仕方なく妻にそっと声を掛けました。「ティッシュ、くれ」
そして不思議に思いました。
ちっとも悲しくないのに、なんでこうなるの。不覚を取ったわ~。
完~全に、オレが泣いているのがバレバレじゃないか。
娘を手放すのが悲しいんじゃないよ~。誰か、分かってくれ~。
***
あのころ(っていつだよ!)、こんなやりとりもありました(勝手に決めるな!)
「分かりますか?そんな世界で一番大切な家族をポット出のやつに奪い去られてしまった僕の気持ち。そりゃ、いつかは結婚して幸せになって欲しいと思っていた。だけど、その相手は僕以上に彼女を守れるやつでなきゃ駄目なんだ。あんたにその役が務まるのか?ロッティ!」(新郎はロッティじゃねえし!)
「私は、あなたに負けないくらい彼女を愛しています。彼女は私にとってももう家族です。
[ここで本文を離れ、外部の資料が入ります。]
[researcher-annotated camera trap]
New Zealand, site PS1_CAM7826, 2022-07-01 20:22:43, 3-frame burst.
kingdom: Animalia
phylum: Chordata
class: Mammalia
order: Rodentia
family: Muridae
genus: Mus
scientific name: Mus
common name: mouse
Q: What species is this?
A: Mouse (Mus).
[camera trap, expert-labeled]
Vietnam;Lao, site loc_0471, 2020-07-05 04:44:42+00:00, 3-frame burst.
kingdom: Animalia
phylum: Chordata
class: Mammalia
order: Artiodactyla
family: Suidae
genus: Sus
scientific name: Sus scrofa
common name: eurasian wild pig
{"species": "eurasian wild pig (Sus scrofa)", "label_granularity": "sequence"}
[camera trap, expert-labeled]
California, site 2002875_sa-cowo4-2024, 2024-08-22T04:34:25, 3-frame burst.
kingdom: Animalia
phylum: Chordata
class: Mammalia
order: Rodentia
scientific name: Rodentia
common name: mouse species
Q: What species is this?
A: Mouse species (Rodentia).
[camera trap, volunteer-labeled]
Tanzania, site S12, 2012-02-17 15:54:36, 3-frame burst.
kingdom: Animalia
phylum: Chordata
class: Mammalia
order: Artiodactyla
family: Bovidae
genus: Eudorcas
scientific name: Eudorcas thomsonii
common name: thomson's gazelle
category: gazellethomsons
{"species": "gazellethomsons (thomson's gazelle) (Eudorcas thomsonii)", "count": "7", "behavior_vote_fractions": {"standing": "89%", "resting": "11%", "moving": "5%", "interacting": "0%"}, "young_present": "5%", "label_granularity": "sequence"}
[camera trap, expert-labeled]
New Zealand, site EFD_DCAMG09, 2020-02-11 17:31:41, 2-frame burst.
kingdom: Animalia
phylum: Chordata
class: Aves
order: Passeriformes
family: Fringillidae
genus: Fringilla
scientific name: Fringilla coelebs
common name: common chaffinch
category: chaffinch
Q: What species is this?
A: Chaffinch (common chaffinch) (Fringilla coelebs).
たとえ槍が降ろうとも、隕石が落ちて来ようとも、私は生涯をかけて彼女を守り抜きます。(毅然)」
(「SPY×FAMILY 」の一シーン。姉の結婚を知った弟と、姉の結婚相手との会話です。早くに親を失い、弟は姉とたった二人だけで厳しい世の中を生き抜いて来ました。)
子供と戯れる姿を見ると幸せそうで、こっちもうれしくなる。
オレが心臓発作を起こして薬を飲んでいた10歳の頃から16年位、遊んでやれなかった。高校生の頃は部活もあるし、自分の部屋に閉じこもる時間が長くて、メシの時しか顔を見られない寂しい生活だった。本人にとってもつらい時期だったらしいが、相談にも乗ってやれなかった。それを乗り越え、生きているだけで親孝行。そういう気持ち。